# Circuit City F38310 ?



## sportman10 (Feb 28, 2003)

I saw at Circuit City near me had a open box F38310 for $1100 it has no remote or dtv card and no owners manual can you buy remote or dtv card and owners manual from RCA or get the owners manual for the F38310 free online on the Internet. Could you buy the remote at any Radio shack or any store like Radio Shack and get a card from dtv it dose not have any scratches on the screen it dose have a dent in side is this a good deal since the F38310 discontinued need answer quick thank you


----------



## mattyro (Nov 26, 2002)

I was in love with that set but eventually went with a Panosonic 47". ot only is it a great set at a great price, you save the $499 you would have spent on a HDTV set-top-box. I guess the first wave of that tv had software troubles but the 2nd,3rd and 4th productions were fine. That big, wide sharp-as-a-tack tube had me lusting!!!


----------



## woodman (May 17, 2002)

RUN - don't walk away from that set, at ANY price!

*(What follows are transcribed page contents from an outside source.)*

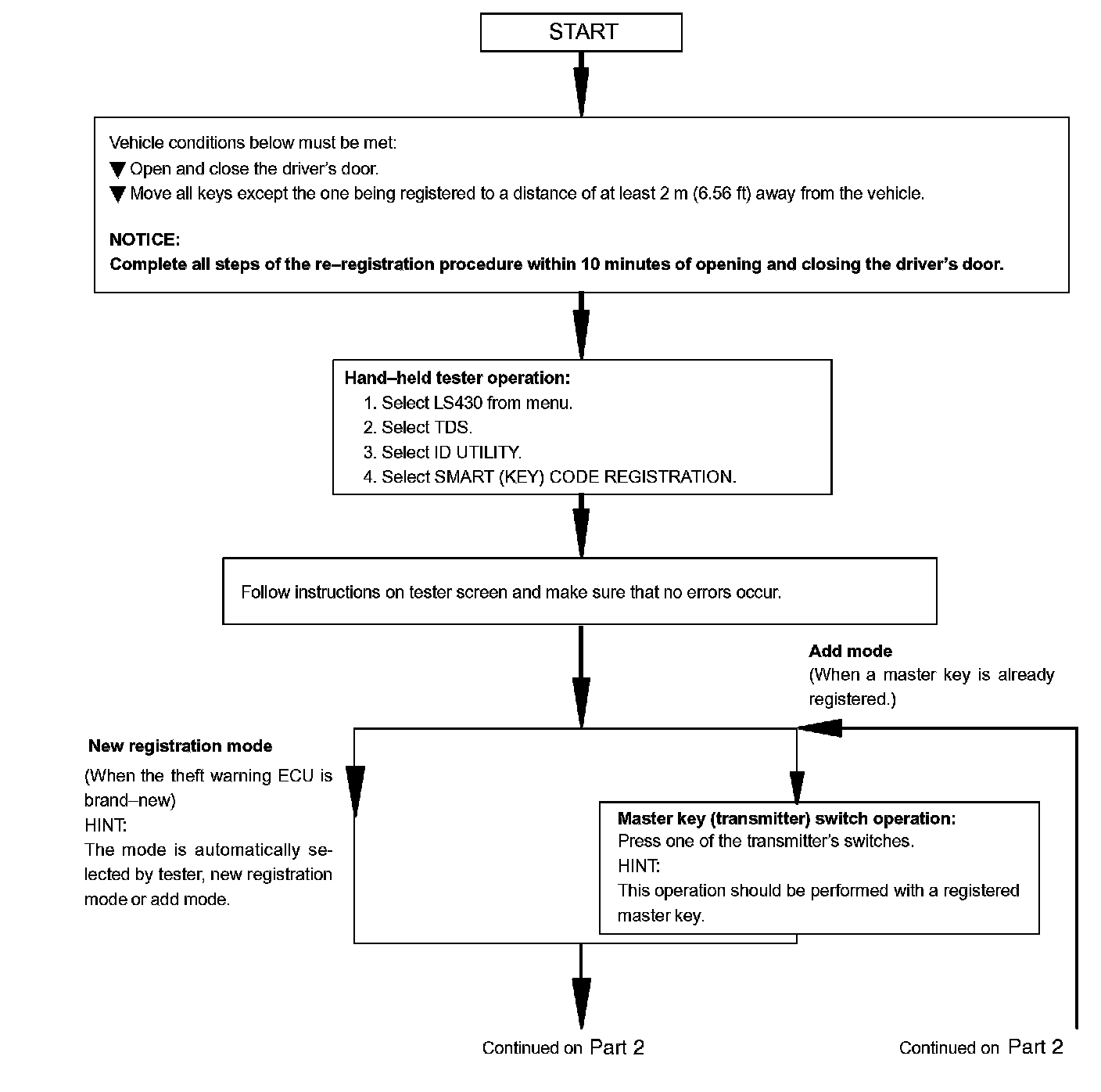 START

Vehicle conditions below must be met:
▼ Open and close the driver's door.
▼ Move all keys except the one being registered to a distance of at least 2 m (6.56 ft) away from the vehicle.

NOTICE:
Complete all steps of the re–registration procedure within 10 minutes of opening and closing the driver's door.

Hand–held tester operation:
1. Select LS430 from menu.
2. Select TDS.
3. Select ID UTILITY.
4. Select SMART (KEY) CODE REGISTRATION.

Follow instructions on tester screen and make sure that no errors occur.

Add mode
(When a master key is already registered.)

New registration mode
(When the theft warning ECU is brand–new)
HINT:
The mode is automatically selected by tester, new registration mode or add mode.

Master key (transmitter) switch operation:
Press one of the transmitter's switches.
HINT:
This operation should be performed with a registered master key.

Continued on Part 2

Continued on Part 2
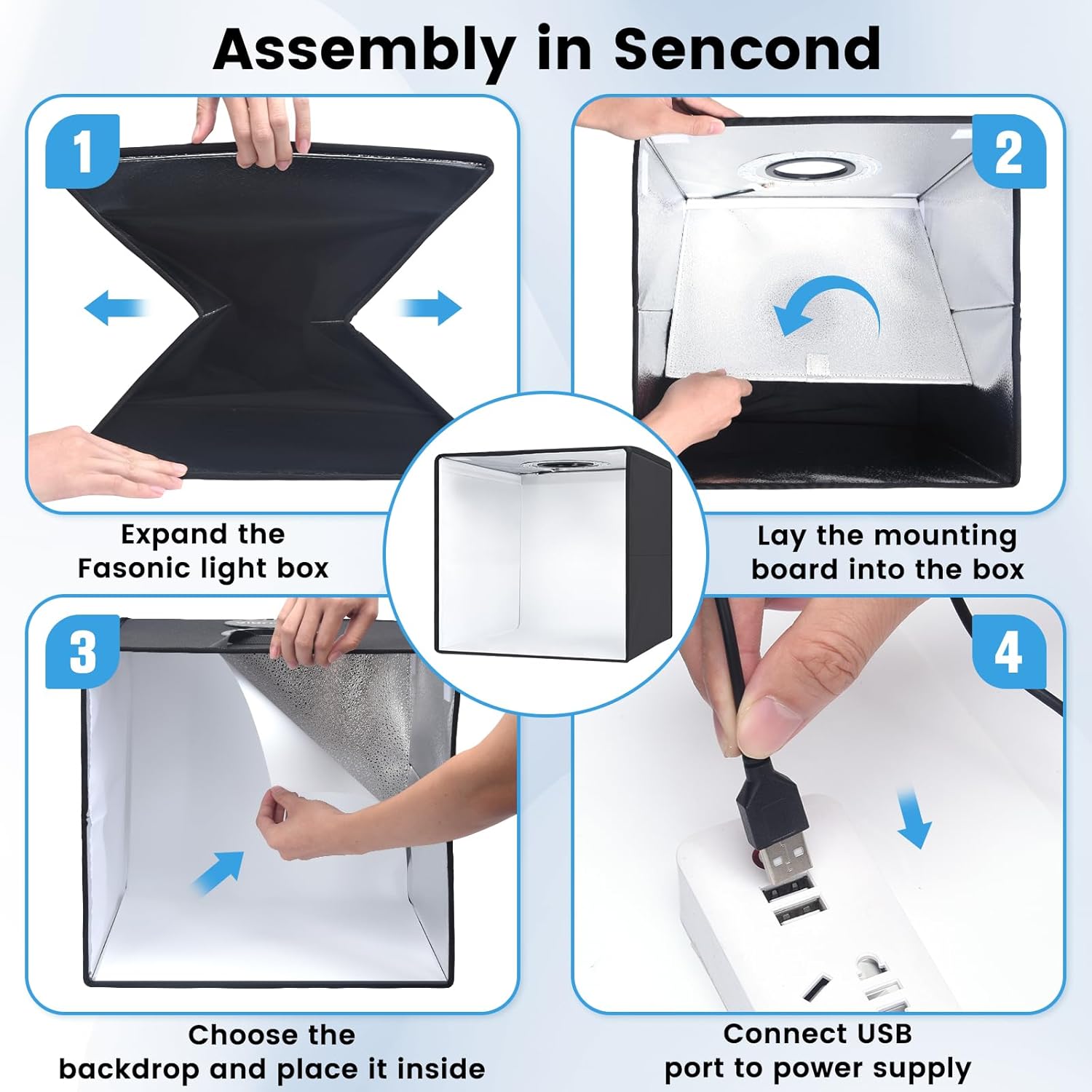 Assembly in Sencond

1

Expand the Fasonic light box

2

Lay the mounting board into the box

3

Choose the backdrop and place it inside

4

Connect USB port to power supply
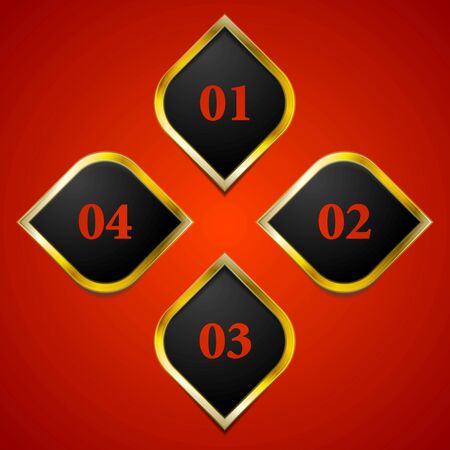 01

04

02

03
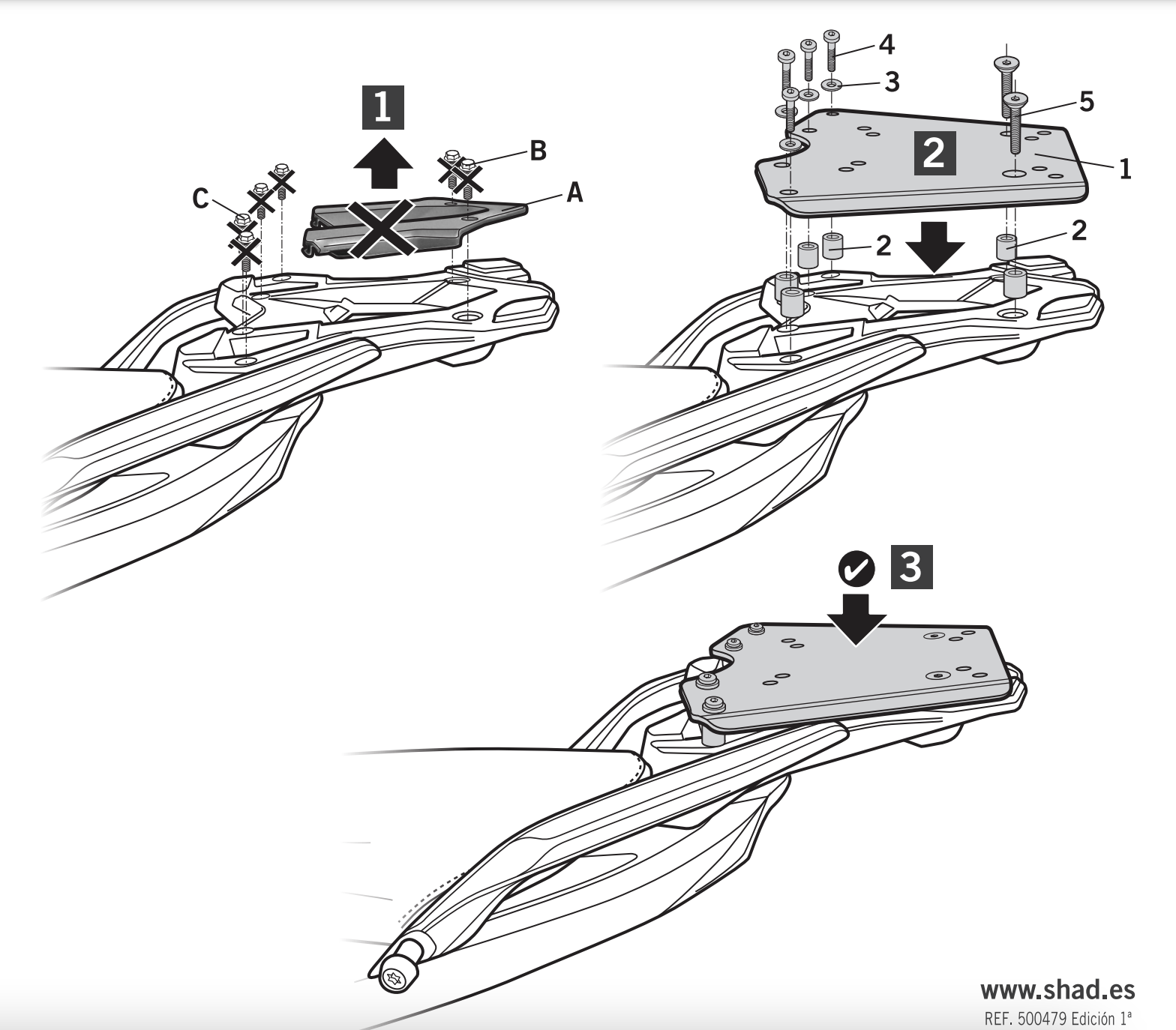 1
B
C
A
4
3
5
2
1
2
2
3
www.shad.es
REF. 500479 Edición 1ª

I've worked with TV sets since they began (1948), and at one point in time I was a staunch supporter of RCA and their products. Today, you couldn't get any product carrying the RCA logo past my front door as an outright gift! The company has turned into garbage and has been turning out garbage products to an unsuspecting public.

The F38310 is the ONLY television set that I'm aware of that was ever "recalled" by the factory because of all the problems it had. Originally priced at nearly $4K ... you're now being offered one for $1100 - doesn't that tell you something? Something you'd rather not be told?

Hope this helps you


----------



## Scooters (Mar 15, 2003)

I bought an F38310 about 2 months ago. I got it New in Box from a local retailer for about $1000. 

I really like the TV. The HD looks great!! I am waiting for the 921 so that I can have HD PVR.

The set, particularly early models, has a power supply problem. Several forums have reported this and the "fix."

I bought the 5 year , in home warranty for $100.

So far, so good!


----------